[Opening DATA EXTRACT section]
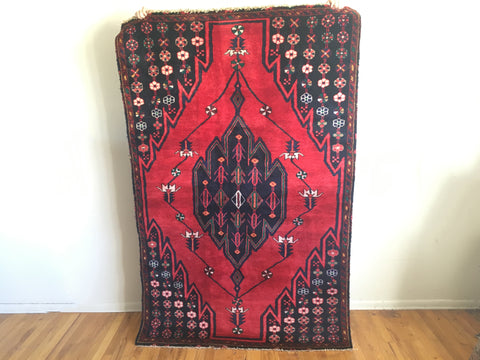 Mini Turkish Rug 14
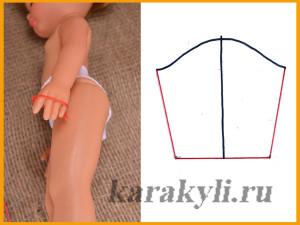Как сшить одежду для куклы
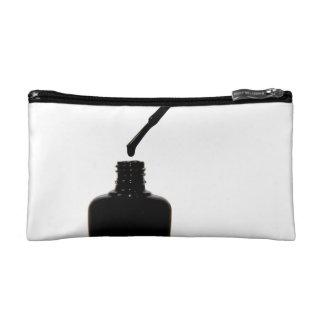 Nail Polish Bag Cosmetic Bags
[Closing DATA EXTRACT section]
TASK DIRECTIONS: Reproduce the listing exactly. The pictures are to be omitted.

TASK OUTPUT:
 Mini Turkish Rug 14
Как сшить одежду для куклы
 Nail Polish Bag Cosmetic Bags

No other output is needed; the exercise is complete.